## [TASK DIRECTIONS]
Restate the whole listing exactly.

## [DATA RECORDS]

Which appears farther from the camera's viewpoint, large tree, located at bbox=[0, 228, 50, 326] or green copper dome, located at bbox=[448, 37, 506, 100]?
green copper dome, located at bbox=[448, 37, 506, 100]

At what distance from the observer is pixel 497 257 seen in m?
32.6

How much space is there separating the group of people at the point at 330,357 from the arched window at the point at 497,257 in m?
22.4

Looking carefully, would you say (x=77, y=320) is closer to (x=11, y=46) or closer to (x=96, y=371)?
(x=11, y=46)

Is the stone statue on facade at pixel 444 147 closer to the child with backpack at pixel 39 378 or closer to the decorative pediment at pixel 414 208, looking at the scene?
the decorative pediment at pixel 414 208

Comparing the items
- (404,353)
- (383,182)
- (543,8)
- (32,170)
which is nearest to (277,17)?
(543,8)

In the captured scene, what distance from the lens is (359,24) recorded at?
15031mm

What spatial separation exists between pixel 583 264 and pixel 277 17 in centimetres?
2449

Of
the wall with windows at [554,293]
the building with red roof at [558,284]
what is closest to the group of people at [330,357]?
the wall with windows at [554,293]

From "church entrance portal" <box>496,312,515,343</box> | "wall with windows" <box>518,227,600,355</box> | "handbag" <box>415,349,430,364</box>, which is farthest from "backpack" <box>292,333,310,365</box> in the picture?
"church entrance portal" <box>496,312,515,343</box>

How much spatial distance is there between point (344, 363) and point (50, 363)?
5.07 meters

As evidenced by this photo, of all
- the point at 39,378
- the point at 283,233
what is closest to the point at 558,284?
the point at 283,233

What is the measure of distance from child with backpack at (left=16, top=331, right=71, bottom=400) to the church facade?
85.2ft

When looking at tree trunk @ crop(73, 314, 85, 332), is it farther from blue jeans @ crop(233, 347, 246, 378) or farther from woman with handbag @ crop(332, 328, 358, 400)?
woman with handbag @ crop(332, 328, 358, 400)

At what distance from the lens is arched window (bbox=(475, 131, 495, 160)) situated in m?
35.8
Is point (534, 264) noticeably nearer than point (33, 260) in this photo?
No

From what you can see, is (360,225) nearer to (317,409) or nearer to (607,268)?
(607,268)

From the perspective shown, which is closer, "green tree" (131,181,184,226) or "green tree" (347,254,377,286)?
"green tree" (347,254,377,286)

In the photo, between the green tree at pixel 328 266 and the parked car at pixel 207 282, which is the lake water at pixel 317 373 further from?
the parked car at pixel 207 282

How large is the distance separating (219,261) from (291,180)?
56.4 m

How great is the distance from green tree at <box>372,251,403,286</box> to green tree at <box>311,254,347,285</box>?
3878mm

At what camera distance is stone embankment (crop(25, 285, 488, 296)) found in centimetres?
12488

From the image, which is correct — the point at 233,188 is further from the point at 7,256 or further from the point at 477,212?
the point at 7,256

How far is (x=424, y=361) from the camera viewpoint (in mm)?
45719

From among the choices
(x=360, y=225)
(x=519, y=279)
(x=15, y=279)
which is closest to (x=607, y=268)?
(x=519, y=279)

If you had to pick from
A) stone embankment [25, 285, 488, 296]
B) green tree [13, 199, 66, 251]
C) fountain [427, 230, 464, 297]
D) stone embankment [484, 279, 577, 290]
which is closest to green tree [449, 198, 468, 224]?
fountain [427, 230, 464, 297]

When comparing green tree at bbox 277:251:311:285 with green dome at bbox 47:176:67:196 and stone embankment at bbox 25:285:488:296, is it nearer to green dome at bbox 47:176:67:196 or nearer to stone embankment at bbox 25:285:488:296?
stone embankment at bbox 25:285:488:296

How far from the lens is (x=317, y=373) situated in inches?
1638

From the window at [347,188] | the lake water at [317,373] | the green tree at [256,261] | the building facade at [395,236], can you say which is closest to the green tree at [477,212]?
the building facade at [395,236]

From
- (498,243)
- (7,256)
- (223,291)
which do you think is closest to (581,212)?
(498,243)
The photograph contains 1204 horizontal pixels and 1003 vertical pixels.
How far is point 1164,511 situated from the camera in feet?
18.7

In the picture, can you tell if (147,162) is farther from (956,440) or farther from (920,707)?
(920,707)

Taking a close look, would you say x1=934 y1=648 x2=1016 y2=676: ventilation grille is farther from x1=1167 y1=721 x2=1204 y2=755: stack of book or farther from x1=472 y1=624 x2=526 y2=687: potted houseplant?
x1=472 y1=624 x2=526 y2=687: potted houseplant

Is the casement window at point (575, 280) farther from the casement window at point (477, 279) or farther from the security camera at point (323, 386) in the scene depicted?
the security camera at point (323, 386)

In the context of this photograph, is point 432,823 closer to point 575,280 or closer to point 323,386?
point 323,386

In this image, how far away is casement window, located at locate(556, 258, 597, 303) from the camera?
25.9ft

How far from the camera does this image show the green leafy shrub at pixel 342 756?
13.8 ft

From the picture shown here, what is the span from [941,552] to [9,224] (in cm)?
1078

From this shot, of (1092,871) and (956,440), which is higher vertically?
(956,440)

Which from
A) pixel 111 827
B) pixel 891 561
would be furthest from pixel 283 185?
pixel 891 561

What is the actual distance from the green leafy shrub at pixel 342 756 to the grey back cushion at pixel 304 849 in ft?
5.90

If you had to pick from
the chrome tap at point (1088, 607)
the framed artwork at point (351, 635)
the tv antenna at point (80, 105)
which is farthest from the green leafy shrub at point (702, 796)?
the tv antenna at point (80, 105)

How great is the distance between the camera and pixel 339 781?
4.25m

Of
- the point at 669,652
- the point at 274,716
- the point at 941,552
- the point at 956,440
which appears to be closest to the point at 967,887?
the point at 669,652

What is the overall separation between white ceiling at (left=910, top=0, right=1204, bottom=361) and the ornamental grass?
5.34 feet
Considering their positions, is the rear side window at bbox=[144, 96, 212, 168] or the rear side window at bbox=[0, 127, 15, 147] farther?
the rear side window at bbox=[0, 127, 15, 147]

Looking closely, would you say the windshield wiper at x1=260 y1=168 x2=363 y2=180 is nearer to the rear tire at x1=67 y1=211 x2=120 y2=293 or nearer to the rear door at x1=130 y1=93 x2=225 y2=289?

## [FULL RESPONSE]
Which appears farther from the camera's viewpoint, large tree, located at bbox=[0, 228, 50, 326] or green copper dome, located at bbox=[448, 37, 506, 100]?
green copper dome, located at bbox=[448, 37, 506, 100]

At what distance from the observer is pixel 497 257 seen in m?
32.6

How much space is there separating the group of people at the point at 330,357 from the arched window at the point at 497,257 in m?
22.4

Looking carefully, would you say (x=77, y=320) is closer to (x=11, y=46) or closer to (x=96, y=371)?
(x=11, y=46)

Is the stone statue on facade at pixel 444 147 closer to the child with backpack at pixel 39 378 or closer to the decorative pediment at pixel 414 208, looking at the scene?
the decorative pediment at pixel 414 208

Comparing the items
- (404,353)
- (383,182)
- (543,8)
- (32,170)
which is nearest to (277,17)?
(543,8)

In the captured scene, what distance from the lens is (359,24) recorded at?
15031mm

What spatial separation exists between pixel 583 264 and pixel 277 17 in centimetres?
2449

Of
the wall with windows at [554,293]
the building with red roof at [558,284]
what is closest to the group of people at [330,357]?
the wall with windows at [554,293]

From "church entrance portal" <box>496,312,515,343</box> | "wall with windows" <box>518,227,600,355</box> | "handbag" <box>415,349,430,364</box>, which is farthest from "backpack" <box>292,333,310,365</box> in the picture?
"church entrance portal" <box>496,312,515,343</box>

How much spatial distance is there between point (344, 363) and point (50, 363)?
5.07 meters

As evidenced by this photo, of all
- the point at 39,378
- the point at 283,233
what is closest to the point at 558,284?
the point at 283,233

What is the measure of distance from child with backpack at (left=16, top=331, right=71, bottom=400) to the church facade?
85.2ft

When looking at tree trunk @ crop(73, 314, 85, 332), is it farther from blue jeans @ crop(233, 347, 246, 378) or farther from woman with handbag @ crop(332, 328, 358, 400)?
woman with handbag @ crop(332, 328, 358, 400)

At what distance from the lens is arched window (bbox=(475, 131, 495, 160)) situated in m?
35.8
Is point (534, 264) noticeably nearer than point (33, 260) in this photo?
No

From what you can see, is (360,225) nearer to (317,409) or nearer to (607,268)?
(607,268)

From the perspective shown, which is closer, "green tree" (131,181,184,226) or "green tree" (347,254,377,286)?
"green tree" (347,254,377,286)

In the photo, between the green tree at pixel 328 266 and the parked car at pixel 207 282, which is the lake water at pixel 317 373 further from?
the parked car at pixel 207 282

How large is the distance separating (219,261) from (291,180)?
56.4 m

How great is the distance from green tree at <box>372,251,403,286</box> to green tree at <box>311,254,347,285</box>?
3878mm

At what camera distance is stone embankment (crop(25, 285, 488, 296)) found in centimetres?
12488

From the image, which is correct — the point at 233,188 is further from the point at 7,256 or further from the point at 477,212?
the point at 7,256

How far is (x=424, y=361) from the camera viewpoint (in mm)?
45719

From among the choices
(x=360, y=225)
(x=519, y=279)
(x=15, y=279)
which is closest to (x=607, y=268)?
(x=519, y=279)

If you had to pick from
A) stone embankment [25, 285, 488, 296]
B) green tree [13, 199, 66, 251]
C) fountain [427, 230, 464, 297]
D) stone embankment [484, 279, 577, 290]
which is closest to green tree [449, 198, 468, 224]?
fountain [427, 230, 464, 297]

When comparing green tree at bbox 277:251:311:285 with green dome at bbox 47:176:67:196 and stone embankment at bbox 25:285:488:296, is it nearer to green dome at bbox 47:176:67:196 or nearer to stone embankment at bbox 25:285:488:296?
stone embankment at bbox 25:285:488:296

How far from the lens is (x=317, y=373) situated in inches?
1638

From the window at [347,188] | the lake water at [317,373] | the green tree at [256,261] | the building facade at [395,236], can you say which is closest to the green tree at [477,212]?
the building facade at [395,236]

From
- (498,243)
- (7,256)
- (223,291)
which do you think is closest to (581,212)?
(498,243)
The photograph contains 1204 horizontal pixels and 1003 vertical pixels.
How far is point 1164,511 situated from the camera in feet?
18.7

In the picture, can you tell if (147,162) is farther from (956,440) or farther from (920,707)?
(920,707)

Taking a close look, would you say x1=934 y1=648 x2=1016 y2=676: ventilation grille is farther from x1=1167 y1=721 x2=1204 y2=755: stack of book or farther from x1=472 y1=624 x2=526 y2=687: potted houseplant?
x1=472 y1=624 x2=526 y2=687: potted houseplant

Is the casement window at point (575, 280) farther from the casement window at point (477, 279) or farther from the security camera at point (323, 386) in the scene depicted?
the security camera at point (323, 386)

In the context of this photograph, is point 432,823 closer to point 575,280 or closer to point 323,386?
point 323,386

In this image, how far away is casement window, located at locate(556, 258, 597, 303) from the camera?
25.9ft

How far from the camera does this image show the green leafy shrub at pixel 342 756?
13.8 ft

From the picture shown here, what is the span from [941,552] to [9,224] (in cm)?
1078

From this shot, of (1092,871) and (956,440), which is higher vertically?
(956,440)

Which from
A) pixel 111 827
B) pixel 891 561
would be furthest from pixel 283 185?
pixel 891 561

What is the actual distance from the green leafy shrub at pixel 342 756 to the grey back cushion at pixel 304 849 in ft?
5.90

If you had to pick from
the chrome tap at point (1088, 607)
the framed artwork at point (351, 635)
the tv antenna at point (80, 105)
which is farthest from the green leafy shrub at point (702, 796)?
the tv antenna at point (80, 105)

How great is the distance between the camera and pixel 339 781?
4.25m

Of
- the point at 669,652
- the point at 274,716
- the point at 941,552
- the point at 956,440
which appears to be closest to the point at 967,887?
the point at 669,652

What is the overall separation between white ceiling at (left=910, top=0, right=1204, bottom=361) and the ornamental grass?
5.34 feet
Considering their positions, is the rear side window at bbox=[144, 96, 212, 168] or the rear side window at bbox=[0, 127, 15, 147] farther?
the rear side window at bbox=[0, 127, 15, 147]

Looking closely, would you say the windshield wiper at x1=260 y1=168 x2=363 y2=180 is nearer to the rear tire at x1=67 y1=211 x2=120 y2=293 or nearer to the rear door at x1=130 y1=93 x2=225 y2=289?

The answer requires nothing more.